▶ [Material shown]
# # # #

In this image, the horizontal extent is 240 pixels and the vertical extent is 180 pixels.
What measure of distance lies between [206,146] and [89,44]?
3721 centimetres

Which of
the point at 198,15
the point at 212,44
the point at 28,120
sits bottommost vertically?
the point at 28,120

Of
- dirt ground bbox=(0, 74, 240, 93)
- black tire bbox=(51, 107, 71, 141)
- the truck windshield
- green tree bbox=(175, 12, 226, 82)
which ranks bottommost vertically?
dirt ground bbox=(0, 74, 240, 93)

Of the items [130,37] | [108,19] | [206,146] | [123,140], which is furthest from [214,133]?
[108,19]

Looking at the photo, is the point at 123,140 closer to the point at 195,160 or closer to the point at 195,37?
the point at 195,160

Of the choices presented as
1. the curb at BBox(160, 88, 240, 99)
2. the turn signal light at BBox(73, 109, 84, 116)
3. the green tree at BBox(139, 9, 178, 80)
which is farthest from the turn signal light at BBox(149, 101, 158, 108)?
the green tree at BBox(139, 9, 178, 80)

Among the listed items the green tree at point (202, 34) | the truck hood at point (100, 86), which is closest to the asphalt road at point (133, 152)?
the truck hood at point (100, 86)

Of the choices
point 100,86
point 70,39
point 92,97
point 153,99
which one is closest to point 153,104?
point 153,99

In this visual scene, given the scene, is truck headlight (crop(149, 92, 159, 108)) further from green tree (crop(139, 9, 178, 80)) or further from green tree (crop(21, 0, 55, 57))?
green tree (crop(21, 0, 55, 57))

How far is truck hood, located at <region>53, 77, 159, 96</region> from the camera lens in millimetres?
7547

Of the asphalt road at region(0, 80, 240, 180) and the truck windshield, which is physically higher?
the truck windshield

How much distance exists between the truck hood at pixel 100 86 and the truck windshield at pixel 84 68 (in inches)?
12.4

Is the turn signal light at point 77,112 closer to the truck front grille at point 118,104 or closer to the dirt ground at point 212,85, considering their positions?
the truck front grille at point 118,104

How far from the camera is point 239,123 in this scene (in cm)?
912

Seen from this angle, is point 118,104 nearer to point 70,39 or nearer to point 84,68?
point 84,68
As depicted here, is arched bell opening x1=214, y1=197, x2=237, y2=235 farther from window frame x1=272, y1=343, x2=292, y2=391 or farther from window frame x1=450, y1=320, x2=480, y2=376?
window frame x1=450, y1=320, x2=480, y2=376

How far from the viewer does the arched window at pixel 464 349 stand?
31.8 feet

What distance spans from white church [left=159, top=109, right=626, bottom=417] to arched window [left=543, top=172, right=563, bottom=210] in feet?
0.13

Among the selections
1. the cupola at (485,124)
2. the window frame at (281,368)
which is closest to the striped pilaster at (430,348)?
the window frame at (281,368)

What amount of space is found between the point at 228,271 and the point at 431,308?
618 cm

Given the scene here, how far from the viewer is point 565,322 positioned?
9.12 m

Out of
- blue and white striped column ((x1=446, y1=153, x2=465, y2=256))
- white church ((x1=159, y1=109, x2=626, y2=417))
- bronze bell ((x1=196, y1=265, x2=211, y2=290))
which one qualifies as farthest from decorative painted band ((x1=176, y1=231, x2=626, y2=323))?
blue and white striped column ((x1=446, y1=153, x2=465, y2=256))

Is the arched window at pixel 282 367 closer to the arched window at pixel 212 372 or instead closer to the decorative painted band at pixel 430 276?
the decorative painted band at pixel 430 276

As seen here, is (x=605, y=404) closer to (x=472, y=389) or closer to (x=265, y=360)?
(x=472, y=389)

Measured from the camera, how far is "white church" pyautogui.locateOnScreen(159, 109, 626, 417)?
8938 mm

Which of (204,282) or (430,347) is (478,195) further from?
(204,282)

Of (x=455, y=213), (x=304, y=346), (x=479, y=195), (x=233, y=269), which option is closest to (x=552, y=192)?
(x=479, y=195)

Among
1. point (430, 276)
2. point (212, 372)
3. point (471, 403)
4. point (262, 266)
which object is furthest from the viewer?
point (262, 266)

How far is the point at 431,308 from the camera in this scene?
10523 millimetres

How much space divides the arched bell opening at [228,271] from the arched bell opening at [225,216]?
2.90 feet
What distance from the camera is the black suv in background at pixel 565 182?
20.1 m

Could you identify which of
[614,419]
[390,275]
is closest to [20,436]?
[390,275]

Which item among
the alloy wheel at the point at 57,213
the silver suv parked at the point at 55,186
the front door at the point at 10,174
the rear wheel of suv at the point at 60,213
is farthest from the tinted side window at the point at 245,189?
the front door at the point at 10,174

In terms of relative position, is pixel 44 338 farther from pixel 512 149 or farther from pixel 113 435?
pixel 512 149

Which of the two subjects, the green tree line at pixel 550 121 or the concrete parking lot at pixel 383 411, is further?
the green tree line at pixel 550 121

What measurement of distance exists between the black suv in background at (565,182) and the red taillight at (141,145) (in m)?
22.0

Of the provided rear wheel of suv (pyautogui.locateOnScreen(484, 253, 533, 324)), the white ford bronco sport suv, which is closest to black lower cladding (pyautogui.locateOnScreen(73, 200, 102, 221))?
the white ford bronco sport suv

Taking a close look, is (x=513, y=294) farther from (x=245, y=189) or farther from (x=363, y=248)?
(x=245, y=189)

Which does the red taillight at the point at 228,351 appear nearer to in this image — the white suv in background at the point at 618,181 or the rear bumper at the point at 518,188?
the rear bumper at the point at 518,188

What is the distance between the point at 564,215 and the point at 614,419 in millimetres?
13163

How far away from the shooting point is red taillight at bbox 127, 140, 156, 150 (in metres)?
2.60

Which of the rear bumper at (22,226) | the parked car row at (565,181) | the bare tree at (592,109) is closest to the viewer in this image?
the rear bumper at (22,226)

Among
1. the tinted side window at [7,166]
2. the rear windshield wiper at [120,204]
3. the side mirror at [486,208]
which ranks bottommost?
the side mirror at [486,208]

# # # #

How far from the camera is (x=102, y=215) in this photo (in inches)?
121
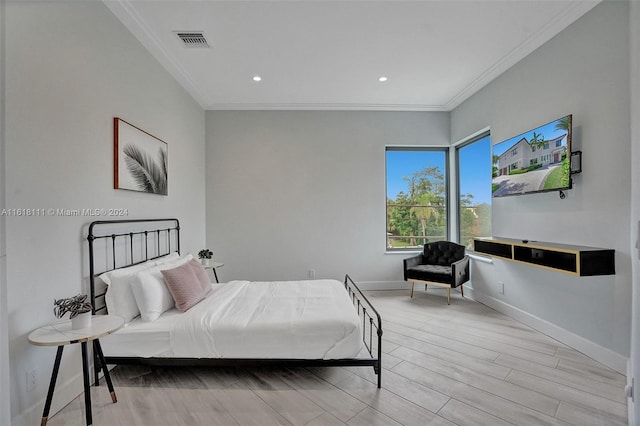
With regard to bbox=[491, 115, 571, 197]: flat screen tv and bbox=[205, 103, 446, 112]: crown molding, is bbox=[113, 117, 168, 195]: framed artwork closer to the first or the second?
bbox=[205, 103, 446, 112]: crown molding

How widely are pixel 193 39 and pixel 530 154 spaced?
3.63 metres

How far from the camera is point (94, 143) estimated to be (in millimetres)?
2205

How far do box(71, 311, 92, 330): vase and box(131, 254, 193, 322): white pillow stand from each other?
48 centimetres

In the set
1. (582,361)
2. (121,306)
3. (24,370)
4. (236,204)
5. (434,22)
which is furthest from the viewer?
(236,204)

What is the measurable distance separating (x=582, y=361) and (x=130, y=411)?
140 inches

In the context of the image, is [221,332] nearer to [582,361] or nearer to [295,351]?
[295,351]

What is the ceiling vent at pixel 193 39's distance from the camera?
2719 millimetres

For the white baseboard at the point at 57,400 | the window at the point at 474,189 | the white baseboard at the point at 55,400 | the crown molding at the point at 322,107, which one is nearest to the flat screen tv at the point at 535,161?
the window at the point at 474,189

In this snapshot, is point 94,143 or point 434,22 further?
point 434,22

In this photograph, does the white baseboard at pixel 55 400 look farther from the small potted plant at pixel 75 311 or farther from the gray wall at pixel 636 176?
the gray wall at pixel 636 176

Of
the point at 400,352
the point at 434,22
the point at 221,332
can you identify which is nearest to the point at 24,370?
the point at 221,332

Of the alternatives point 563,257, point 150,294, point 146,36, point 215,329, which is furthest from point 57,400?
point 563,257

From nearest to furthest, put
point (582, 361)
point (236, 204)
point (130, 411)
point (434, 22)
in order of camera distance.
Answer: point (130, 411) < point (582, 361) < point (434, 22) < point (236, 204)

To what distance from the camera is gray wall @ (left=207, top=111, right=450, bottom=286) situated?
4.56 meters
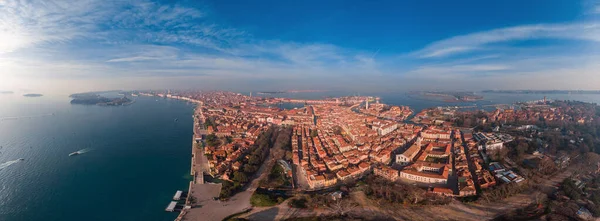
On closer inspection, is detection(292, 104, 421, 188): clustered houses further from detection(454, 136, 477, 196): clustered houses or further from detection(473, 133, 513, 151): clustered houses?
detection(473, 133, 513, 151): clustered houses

# # # #

▶ [What this task involves]
Please set out the material from the line containing "to (x=552, y=192)?" through the line containing "10523 millimetres" as a numbered list, leaving out any blank lines.

▶ [Result below]
1. Of (x=455, y=213), (x=304, y=346), (x=479, y=195), (x=233, y=269), which option is closest to (x=552, y=192)?
2. (x=479, y=195)
3. Among
4. 1. point (430, 276)
5. 2. point (212, 372)
6. 3. point (471, 403)
7. 4. point (262, 266)
8. which object is furthest from the viewer?
9. point (262, 266)
10. How far is the point at 431,308 from the camera in this scene?
11. 10523 millimetres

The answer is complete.